__What the task asks__: Copy out the lines from the one containing "At what distance" through the one containing "7022 millimetres", inclusive, leaving out any pictures.

====== Records supplied ======

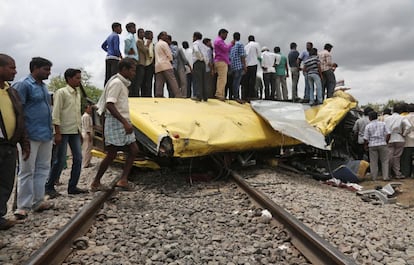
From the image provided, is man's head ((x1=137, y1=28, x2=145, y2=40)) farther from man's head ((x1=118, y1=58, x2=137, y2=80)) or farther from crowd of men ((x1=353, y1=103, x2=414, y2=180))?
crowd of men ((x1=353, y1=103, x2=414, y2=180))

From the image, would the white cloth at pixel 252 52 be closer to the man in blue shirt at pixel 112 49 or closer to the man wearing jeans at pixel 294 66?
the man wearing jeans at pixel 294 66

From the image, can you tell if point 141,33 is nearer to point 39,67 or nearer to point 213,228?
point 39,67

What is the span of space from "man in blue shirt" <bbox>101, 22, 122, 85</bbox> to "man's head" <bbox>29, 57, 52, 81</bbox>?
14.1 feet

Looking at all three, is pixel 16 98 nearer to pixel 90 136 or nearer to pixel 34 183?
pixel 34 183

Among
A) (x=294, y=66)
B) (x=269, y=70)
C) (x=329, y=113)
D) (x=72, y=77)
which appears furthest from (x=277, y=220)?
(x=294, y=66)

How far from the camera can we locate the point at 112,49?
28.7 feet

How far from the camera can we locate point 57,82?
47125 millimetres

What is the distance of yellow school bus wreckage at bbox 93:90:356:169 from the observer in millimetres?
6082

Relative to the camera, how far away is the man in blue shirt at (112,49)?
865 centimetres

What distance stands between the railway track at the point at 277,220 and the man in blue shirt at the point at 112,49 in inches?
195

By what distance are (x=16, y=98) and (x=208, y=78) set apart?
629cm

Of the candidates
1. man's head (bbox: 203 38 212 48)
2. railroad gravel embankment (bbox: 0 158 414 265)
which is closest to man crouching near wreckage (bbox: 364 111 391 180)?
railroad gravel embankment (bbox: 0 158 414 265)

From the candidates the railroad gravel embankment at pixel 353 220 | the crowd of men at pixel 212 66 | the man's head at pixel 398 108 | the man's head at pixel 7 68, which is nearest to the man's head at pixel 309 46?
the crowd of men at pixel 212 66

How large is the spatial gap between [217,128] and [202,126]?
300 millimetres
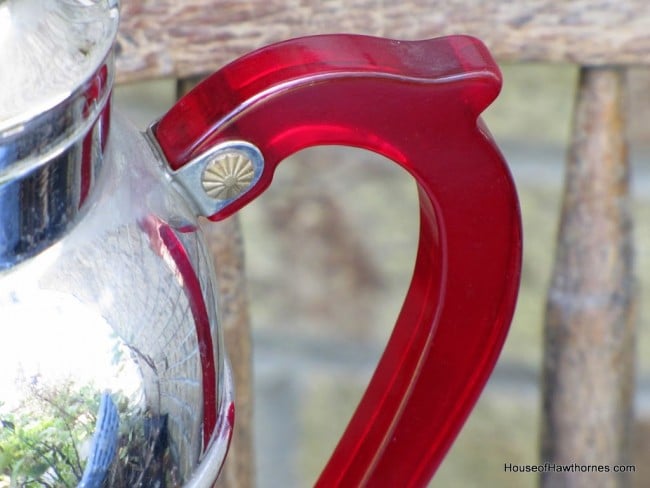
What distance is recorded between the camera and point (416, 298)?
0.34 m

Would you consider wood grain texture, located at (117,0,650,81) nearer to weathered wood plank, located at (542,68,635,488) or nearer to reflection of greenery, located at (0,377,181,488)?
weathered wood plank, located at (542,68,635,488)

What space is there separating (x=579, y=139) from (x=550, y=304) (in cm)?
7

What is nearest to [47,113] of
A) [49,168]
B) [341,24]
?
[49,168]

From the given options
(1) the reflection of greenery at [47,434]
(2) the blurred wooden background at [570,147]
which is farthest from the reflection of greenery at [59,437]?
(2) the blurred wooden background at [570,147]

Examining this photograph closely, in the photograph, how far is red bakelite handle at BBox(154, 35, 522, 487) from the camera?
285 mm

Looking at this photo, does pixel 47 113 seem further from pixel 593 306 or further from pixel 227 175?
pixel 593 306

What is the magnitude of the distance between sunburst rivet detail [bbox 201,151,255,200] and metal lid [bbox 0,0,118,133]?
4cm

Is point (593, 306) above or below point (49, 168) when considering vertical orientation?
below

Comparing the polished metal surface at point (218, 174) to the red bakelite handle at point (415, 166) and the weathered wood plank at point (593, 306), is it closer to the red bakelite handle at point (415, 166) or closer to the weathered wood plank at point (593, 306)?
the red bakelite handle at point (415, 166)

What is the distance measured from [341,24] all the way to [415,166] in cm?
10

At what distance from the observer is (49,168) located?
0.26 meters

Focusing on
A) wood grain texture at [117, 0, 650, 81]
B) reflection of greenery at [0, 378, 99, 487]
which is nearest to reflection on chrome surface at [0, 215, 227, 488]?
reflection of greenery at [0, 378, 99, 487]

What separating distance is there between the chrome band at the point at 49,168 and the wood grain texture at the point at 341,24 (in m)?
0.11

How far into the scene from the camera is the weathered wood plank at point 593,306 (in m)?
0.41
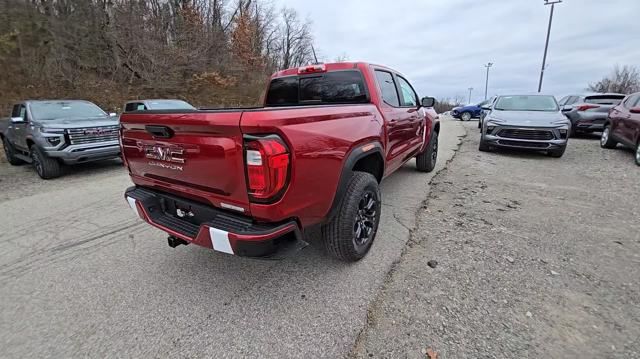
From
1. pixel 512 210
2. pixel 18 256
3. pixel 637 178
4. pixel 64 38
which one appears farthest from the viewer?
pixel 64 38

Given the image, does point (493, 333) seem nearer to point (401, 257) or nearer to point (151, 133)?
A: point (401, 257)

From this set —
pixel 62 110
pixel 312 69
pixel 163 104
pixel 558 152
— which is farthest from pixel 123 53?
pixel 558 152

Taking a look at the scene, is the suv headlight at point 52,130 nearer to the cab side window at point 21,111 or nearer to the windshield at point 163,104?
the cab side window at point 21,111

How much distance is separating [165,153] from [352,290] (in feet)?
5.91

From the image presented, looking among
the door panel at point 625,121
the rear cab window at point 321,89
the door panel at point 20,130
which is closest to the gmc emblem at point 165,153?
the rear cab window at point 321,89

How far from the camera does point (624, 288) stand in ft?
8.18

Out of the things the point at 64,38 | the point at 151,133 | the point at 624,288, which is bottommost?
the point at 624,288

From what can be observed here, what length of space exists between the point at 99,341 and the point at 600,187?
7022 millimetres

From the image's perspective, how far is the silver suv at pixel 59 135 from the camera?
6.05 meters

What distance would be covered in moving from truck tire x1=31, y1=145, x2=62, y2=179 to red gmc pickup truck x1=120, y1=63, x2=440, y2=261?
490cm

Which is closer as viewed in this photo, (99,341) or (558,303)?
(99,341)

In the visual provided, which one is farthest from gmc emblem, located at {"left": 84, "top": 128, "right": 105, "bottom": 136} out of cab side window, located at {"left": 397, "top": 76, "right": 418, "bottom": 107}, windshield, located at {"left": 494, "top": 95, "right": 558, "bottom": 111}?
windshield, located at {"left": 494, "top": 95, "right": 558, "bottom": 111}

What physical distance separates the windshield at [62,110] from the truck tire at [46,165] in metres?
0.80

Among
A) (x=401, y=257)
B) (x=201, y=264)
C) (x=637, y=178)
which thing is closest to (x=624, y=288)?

======
====== Records supplied ======

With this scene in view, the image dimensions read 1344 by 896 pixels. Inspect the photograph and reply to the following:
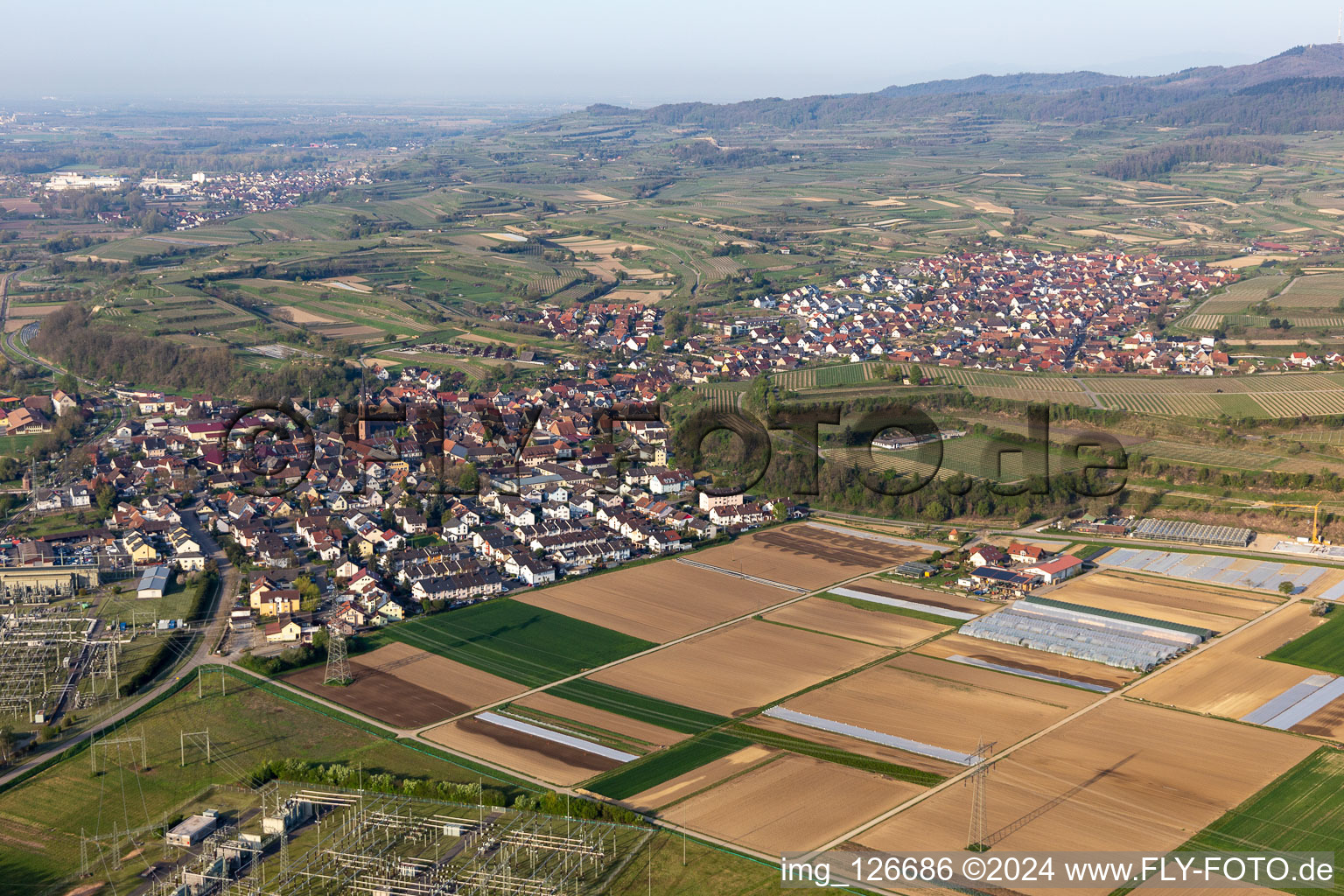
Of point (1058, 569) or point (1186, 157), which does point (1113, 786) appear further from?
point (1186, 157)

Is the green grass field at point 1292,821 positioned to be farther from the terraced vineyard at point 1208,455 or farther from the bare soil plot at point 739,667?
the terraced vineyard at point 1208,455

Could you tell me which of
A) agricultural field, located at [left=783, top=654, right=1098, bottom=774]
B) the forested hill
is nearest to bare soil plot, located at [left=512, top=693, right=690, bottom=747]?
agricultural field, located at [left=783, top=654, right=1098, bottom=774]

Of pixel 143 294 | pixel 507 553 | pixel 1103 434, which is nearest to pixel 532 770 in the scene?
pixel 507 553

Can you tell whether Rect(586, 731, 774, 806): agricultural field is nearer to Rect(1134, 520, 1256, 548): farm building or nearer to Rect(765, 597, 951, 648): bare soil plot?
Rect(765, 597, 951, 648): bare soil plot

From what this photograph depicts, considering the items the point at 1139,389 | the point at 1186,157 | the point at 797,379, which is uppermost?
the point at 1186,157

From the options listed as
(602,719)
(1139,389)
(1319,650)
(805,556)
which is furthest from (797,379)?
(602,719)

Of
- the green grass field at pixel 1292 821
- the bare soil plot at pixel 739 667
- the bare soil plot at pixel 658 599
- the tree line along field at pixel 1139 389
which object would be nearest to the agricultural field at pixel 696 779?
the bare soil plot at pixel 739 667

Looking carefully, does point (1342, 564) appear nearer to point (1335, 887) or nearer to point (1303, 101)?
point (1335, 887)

======

__Task result__:
At what distance from the observer is (49,168) located?
0.26 meters

Focusing on
A) wood grain texture at [117, 0, 650, 81]
B) reflection of greenery at [0, 378, 99, 487]
which is nearest to reflection on chrome surface at [0, 215, 227, 488]?
reflection of greenery at [0, 378, 99, 487]

What separating distance is there between the chrome band at the point at 49,168 and the wood grain texture at the point at 341,24 (in m)?
0.11

How far into the scene from the camera is the weathered wood plank at point 593,306 (in m)?
0.41
From
1. pixel 512 210
2. pixel 18 256
3. pixel 637 178
4. pixel 64 38
which one appears farthest from the viewer?
pixel 64 38

Given the image, does point (493, 333) seem nearer to point (401, 257) or nearer to point (151, 133)?
A: point (401, 257)

From this set —
pixel 62 110
pixel 312 69
pixel 163 104
pixel 558 152
— which is farthest from pixel 123 53?
pixel 558 152

Taking a look at the scene, is the suv headlight at point 52,130 nearer to the cab side window at point 21,111 or nearer to the windshield at point 163,104?
the cab side window at point 21,111

How much distance is separating [165,153] from [352,290] (in feet)?
5.91

From the image presented, looking among
the door panel at point 625,121
the rear cab window at point 321,89
the door panel at point 20,130
which is closest to the gmc emblem at point 165,153?
the rear cab window at point 321,89

How far from the camera does point (624, 288) stand in ft?
8.18

Out of the things the point at 64,38 | the point at 151,133 | the point at 624,288, which is bottommost?
the point at 624,288

From what can be observed here, what length of space exists between the point at 99,341 and the point at 600,187?
7022 millimetres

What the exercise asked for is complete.